WORK TO COMPLETE
Write out every one of the rows below word for word, keeping each line as it stands.

Spatial reasoning question data
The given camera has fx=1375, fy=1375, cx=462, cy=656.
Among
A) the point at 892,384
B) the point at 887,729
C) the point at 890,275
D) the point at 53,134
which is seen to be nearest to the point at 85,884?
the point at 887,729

EXERCISE OUTPUT
The given camera has fx=1375, fy=1375, cx=462, cy=656.
Among
A) the point at 892,384
B) the point at 887,729
C) the point at 890,275
D) the point at 53,134
which is seen to be nearest to the point at 85,884?
the point at 887,729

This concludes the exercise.